- Theatrical release poster
- Spanish: A+ (Amas)
- Directed by: Xavier Ribera Perpiñá
- Screenplay by: Xavier Ribera Perpiñá
- Starring: Eloy Azorín; Carlos Fuentes; Elvira Herrería; Misia; Ricardo Moya; Fernando Ramallo; Eloi Yebra; Jose Coronado; Najwa Nimri; Dani Macaco;
- Cinematography: Julio Ribeyro
- Edited by: Xavier Ribera Perpiñá; Patrick Bosset;
- Music by: Javier Navines; Jordi Grau; Andreas Frey;
- Production companies: A+; Lateco; DeAPlaneta;
- Distributed by: DeAPlaneta
- Release dates: April 2004 (Málaga); 28 May 2004 (Spain);
- Country: Spain
- Language: Spanish

= A+ (film) =

A+ is a 2004 Spanish drama film directed and written by Xavier Ribera Perpiñá. Its cast features Eloy Azorín, Carlos Fuentes, Elvira Herrería, Misia, Ricardo Moya, Fernando Ramallo, Eloi Yebra, Jose Coronado, Najwa Nimri, and Macaco.

== Plot ==
Involving three intertwining stories, the plot follows Ace and his relationship with Mar, the journey of a group of three friends (Pau, Gus, and Ton) to a music festival, and the story of a maladjusted teenage girl (Luna).

== Production ==
The film was produced by A+, Lateco, and DeAPlaneta. Shooting locations included the Monegros Desert, the province of Castellón, Barcelona, and Madrid. Najwa Nimri, Macaco, and Ojos de Brujo composed themes for the film.

== Release ==
The film screened at the 7th Málaga Film Festival in 2004. Distributed by DeAPlaneta, the film was released theatrically in Spain on 28 May 2004.

== Reception ==
Jonathan Holland of Variety deemed the film to be "a distinctive, willfully edgy low-budgeter", getting "top marks for style but B− for substance".

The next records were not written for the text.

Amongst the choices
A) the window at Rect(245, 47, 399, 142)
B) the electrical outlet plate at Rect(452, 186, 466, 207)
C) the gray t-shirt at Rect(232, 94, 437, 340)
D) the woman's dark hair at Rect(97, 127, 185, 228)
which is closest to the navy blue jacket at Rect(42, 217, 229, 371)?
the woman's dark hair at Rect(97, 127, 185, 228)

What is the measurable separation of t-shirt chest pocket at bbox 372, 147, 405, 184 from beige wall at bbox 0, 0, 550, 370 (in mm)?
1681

Mirito Torreiro of Fotogramas rated the film 3 out of 5 stars, citing "the brazenness of the proposal" and the discovery of Elvira Herrería as positive elements.

F.M. of El Mundo gave the film a 0 rating, writing that "the bad thing is not so much the weak approach but its conception as a pretext to develop the aesthetics of an advertising film".